The Best (and Worst) Worst & Cringey Dad Jokes 👋

Get ready for some truly worst & cringey dad jokes that are so bad, they’re good! These jokes are packed with cheesy punchlines, awkward puns, and eye-roll-worthy humor that will leave you laughing (or groaning) every time. Perfect for anyone who loves jokes that are intentionally cringe-worthy, our worst & cringey dad jokes are guaranteed to entertain with their wonderfully bad humor. Explore the funniest (and most cringey) dad jokes around!
Air used to be free at the gas station, now it costs 2.50. You want to know why? Inflation.
Did you hear Bruce Springsteen changed the lyrics to one of his songs? What’s he going to change next—his hair?
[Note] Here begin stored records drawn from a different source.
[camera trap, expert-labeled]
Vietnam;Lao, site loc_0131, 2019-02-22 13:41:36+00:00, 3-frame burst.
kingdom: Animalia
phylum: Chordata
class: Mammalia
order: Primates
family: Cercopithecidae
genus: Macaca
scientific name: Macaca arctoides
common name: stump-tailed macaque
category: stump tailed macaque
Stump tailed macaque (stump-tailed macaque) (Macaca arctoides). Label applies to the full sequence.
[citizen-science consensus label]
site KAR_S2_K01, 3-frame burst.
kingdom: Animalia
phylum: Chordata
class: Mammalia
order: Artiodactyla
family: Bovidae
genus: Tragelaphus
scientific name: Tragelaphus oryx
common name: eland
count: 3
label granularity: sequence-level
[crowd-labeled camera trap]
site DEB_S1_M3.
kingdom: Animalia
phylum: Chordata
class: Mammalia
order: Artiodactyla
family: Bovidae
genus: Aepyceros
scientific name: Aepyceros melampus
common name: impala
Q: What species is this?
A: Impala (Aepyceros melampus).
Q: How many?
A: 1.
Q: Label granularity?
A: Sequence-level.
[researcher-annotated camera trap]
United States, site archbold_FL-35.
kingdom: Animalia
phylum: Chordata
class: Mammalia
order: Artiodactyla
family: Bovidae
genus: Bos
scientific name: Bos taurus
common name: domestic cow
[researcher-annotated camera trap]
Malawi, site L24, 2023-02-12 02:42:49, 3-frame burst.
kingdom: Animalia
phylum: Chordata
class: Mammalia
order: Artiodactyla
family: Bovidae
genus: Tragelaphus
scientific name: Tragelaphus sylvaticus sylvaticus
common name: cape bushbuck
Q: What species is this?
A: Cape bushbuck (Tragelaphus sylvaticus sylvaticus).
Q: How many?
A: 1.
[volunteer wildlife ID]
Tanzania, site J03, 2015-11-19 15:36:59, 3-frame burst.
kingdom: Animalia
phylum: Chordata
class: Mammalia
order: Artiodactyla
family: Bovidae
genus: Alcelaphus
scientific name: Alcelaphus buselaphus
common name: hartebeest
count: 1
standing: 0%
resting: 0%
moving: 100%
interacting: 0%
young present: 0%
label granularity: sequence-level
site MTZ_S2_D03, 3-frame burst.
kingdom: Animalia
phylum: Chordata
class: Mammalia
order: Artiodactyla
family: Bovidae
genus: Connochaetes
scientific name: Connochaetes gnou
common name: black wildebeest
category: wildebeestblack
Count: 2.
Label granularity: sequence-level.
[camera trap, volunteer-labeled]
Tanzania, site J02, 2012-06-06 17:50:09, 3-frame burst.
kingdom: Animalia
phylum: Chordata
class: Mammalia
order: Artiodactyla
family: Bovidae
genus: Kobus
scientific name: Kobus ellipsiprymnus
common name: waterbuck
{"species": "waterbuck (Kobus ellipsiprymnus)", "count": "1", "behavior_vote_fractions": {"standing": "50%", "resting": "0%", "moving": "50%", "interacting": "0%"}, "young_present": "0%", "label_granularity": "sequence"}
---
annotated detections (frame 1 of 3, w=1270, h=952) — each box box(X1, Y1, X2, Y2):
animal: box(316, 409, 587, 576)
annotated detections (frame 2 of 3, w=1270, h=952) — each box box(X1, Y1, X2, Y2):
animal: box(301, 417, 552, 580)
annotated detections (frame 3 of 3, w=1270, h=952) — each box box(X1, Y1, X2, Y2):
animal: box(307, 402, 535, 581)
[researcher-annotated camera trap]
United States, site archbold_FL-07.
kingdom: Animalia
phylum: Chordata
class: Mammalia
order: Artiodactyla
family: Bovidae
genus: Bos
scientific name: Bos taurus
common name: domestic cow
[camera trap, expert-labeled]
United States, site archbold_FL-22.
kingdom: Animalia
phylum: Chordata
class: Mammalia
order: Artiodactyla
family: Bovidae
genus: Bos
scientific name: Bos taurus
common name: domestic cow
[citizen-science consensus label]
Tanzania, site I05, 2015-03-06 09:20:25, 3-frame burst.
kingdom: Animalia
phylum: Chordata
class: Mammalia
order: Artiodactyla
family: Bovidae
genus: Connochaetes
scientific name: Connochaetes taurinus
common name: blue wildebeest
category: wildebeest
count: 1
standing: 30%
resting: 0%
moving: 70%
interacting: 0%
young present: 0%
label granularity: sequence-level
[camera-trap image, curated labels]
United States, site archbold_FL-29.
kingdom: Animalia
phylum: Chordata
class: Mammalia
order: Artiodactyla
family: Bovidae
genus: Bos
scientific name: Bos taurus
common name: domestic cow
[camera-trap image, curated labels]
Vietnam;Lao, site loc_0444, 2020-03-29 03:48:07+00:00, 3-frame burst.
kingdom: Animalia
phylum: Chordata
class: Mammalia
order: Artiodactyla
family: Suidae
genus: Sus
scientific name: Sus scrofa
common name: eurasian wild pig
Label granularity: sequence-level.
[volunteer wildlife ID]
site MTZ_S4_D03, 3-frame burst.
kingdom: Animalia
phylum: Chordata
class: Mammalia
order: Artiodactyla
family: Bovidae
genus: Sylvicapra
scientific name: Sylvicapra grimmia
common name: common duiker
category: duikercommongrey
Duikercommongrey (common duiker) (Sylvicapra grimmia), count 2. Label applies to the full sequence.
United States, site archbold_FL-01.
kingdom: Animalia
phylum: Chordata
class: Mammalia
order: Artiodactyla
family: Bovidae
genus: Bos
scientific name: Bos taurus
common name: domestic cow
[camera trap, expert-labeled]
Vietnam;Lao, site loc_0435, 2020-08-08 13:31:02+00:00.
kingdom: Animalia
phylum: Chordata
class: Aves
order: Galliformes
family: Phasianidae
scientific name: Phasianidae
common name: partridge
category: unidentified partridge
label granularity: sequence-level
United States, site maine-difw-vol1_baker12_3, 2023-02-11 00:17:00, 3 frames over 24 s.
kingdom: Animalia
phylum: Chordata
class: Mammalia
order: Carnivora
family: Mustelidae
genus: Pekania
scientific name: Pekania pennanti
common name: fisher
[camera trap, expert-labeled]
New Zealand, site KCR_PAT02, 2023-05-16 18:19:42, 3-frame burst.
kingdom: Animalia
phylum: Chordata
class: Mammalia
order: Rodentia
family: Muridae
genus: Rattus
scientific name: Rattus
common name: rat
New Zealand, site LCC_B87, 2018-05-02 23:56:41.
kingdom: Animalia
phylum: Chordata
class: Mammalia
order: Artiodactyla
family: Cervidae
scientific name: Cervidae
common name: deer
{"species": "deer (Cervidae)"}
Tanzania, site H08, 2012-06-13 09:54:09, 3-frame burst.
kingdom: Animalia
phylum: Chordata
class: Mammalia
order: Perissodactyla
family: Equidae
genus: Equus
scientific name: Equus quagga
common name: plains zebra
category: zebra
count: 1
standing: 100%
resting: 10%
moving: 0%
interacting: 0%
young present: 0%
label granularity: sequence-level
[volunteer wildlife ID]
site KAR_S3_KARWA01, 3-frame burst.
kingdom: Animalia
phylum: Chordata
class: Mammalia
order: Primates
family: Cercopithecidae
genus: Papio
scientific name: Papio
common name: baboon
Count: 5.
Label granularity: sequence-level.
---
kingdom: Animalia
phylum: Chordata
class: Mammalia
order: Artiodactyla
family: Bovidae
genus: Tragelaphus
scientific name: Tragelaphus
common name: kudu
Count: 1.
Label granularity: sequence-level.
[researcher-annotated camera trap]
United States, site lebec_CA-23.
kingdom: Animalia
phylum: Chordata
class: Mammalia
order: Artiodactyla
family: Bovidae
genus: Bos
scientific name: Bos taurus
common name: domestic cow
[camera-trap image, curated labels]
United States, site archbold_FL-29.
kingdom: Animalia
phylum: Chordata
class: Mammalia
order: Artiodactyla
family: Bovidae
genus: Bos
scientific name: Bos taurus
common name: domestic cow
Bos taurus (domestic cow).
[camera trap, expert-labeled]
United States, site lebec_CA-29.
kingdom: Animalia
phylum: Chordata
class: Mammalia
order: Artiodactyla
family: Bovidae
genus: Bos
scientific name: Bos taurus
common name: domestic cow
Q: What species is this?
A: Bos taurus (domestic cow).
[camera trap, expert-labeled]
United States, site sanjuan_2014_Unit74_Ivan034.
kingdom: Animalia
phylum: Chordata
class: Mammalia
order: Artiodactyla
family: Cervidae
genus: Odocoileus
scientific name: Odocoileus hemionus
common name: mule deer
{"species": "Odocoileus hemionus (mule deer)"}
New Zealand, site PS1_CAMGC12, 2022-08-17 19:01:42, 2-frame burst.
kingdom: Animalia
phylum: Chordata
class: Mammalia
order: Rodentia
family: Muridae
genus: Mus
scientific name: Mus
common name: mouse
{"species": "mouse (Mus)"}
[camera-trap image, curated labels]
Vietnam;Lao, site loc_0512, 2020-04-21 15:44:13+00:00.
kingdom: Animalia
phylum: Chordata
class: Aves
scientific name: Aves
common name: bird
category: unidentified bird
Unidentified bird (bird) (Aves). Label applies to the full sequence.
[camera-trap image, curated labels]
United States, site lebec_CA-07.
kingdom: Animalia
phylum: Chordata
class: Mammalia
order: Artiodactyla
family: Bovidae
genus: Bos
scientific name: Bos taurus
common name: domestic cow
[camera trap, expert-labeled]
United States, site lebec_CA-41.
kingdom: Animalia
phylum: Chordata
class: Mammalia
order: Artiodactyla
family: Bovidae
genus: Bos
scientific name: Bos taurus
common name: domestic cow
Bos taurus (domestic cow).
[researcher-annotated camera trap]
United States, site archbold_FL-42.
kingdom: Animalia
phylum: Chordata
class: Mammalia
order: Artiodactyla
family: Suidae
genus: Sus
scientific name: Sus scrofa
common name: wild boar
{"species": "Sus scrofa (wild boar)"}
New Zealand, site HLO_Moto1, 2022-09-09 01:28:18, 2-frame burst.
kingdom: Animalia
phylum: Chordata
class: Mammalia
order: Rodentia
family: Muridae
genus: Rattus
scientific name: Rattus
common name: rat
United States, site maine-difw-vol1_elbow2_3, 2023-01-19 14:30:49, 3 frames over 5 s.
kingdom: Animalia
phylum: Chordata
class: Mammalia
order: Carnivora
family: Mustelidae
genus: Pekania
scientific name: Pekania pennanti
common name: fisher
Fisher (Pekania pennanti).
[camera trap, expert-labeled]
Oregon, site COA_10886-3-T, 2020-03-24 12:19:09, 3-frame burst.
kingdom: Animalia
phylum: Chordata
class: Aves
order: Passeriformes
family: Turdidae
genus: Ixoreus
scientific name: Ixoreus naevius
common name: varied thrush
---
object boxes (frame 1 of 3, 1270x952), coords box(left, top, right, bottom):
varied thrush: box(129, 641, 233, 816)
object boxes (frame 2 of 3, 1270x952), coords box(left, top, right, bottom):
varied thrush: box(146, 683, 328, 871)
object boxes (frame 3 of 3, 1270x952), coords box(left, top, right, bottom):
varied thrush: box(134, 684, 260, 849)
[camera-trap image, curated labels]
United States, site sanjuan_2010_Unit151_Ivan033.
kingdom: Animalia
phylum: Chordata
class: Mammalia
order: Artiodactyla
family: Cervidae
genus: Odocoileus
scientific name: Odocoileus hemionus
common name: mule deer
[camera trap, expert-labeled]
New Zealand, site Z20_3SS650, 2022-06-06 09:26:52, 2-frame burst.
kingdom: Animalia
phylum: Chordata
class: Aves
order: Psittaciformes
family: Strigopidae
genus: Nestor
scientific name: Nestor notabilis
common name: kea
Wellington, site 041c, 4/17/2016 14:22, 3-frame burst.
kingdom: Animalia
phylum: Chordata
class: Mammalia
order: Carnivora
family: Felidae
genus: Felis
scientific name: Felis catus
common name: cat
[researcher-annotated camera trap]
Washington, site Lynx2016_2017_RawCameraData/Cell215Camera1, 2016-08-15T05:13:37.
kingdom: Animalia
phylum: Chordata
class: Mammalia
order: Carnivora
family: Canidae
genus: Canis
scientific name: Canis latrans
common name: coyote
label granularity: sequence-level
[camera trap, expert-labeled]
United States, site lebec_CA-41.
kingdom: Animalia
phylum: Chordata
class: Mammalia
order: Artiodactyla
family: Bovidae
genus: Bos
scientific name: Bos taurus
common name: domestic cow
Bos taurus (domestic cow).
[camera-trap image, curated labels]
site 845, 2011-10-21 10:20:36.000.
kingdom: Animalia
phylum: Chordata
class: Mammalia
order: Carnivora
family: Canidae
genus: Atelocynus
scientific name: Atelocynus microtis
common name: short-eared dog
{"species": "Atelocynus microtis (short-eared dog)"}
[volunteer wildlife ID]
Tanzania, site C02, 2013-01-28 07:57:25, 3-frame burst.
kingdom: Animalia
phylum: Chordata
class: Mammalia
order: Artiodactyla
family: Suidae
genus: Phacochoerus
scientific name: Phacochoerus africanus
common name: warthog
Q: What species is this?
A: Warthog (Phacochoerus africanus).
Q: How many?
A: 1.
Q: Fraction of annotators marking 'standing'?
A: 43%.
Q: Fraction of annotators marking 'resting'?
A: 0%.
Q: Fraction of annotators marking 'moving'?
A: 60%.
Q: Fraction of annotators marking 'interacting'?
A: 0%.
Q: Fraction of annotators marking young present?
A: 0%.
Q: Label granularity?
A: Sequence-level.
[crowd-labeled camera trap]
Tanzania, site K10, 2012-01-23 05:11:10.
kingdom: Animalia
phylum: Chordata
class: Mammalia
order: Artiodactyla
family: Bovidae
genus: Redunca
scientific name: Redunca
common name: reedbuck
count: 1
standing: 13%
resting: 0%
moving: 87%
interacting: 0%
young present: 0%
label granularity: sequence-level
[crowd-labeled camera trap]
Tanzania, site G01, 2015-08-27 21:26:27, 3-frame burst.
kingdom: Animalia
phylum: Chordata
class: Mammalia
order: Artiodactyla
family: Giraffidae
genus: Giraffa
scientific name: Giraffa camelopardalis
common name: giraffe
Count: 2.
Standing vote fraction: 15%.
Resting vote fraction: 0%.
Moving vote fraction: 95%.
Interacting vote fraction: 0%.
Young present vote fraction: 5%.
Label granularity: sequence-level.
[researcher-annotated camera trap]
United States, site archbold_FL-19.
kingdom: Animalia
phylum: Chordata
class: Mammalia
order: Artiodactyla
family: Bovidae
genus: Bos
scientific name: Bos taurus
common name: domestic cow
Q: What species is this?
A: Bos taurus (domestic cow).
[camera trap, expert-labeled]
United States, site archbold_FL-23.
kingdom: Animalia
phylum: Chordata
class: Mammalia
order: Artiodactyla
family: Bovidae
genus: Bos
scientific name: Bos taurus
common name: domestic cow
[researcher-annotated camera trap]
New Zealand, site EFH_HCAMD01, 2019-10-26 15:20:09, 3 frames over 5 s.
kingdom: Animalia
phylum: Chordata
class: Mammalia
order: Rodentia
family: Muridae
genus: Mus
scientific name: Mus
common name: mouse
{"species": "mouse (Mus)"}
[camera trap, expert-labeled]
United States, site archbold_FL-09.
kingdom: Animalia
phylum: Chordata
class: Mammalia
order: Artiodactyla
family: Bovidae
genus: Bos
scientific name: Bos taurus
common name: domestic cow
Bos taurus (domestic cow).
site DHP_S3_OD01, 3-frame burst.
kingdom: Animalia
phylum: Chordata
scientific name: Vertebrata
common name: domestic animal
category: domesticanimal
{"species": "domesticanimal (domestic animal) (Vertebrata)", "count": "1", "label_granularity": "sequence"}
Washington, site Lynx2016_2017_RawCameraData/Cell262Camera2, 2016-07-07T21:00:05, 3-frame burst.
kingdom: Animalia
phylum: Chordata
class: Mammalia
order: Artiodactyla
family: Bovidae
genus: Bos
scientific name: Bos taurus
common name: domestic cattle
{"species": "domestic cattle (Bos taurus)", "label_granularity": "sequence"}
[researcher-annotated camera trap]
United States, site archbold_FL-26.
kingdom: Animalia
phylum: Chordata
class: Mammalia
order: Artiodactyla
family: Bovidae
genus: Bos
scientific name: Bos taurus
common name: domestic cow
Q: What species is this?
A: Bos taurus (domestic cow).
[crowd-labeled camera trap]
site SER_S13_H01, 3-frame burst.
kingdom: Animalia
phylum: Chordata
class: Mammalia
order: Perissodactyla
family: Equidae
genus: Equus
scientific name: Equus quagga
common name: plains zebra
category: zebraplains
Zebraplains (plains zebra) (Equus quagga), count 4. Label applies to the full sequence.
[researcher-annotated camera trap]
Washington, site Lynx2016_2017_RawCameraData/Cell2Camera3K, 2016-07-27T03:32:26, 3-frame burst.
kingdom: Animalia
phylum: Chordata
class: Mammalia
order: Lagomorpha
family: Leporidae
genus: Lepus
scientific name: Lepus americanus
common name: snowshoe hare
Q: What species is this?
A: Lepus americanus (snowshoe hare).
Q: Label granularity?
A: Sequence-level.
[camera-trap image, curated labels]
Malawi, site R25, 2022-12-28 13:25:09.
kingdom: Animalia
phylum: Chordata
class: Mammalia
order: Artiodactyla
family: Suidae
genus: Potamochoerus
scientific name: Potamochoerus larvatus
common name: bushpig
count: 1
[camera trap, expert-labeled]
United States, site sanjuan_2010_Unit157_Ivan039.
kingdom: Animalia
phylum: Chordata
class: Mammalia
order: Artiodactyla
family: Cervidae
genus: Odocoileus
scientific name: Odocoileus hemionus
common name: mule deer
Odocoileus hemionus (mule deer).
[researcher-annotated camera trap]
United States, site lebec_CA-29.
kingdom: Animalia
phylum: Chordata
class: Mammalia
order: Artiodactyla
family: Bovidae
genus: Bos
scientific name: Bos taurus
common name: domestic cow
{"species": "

His clothes? His face?
What happens when you don’t pay your exorcist? You get repossessed.
I had a fun childhood. My dad used to push me down the hill in old tires. They were Goodyears.
In America, using the metric system can get you in legal trouble.
What’s the difference between a dad and a grill? A grill runs out out of gas.
Marriage involves three rings: The engagement ring, the wedding ring, and the suffer-ring.
My friend keeps saying "cheer up man it could be worse, you could be stuck underground in a hole full of water." I know he means well.
Every time I take my dog to the park, the ducks try to bite him. That’s what I get for buying a pure bread dog.
Did you know the first French fries weren’t really cooked in France? They were cooked in Grease! (Greece)
RIP, boiling water. You will be mist.
What kind of magazines do cows read? Cattlelogs!
What did the janitor say when he jumped out the closet? “Supplies!”
A father tells his son that he was adopted. “I want to meet my biological parents,” the son demands. “We are your biological parents,” the father responds. “Now pack up, the new ones will pick you up in twenty minutes.”
Yesterday I accidentally swallowed some food colouring. The doctor says i'm ok, but i feel like i've dyed a little inside.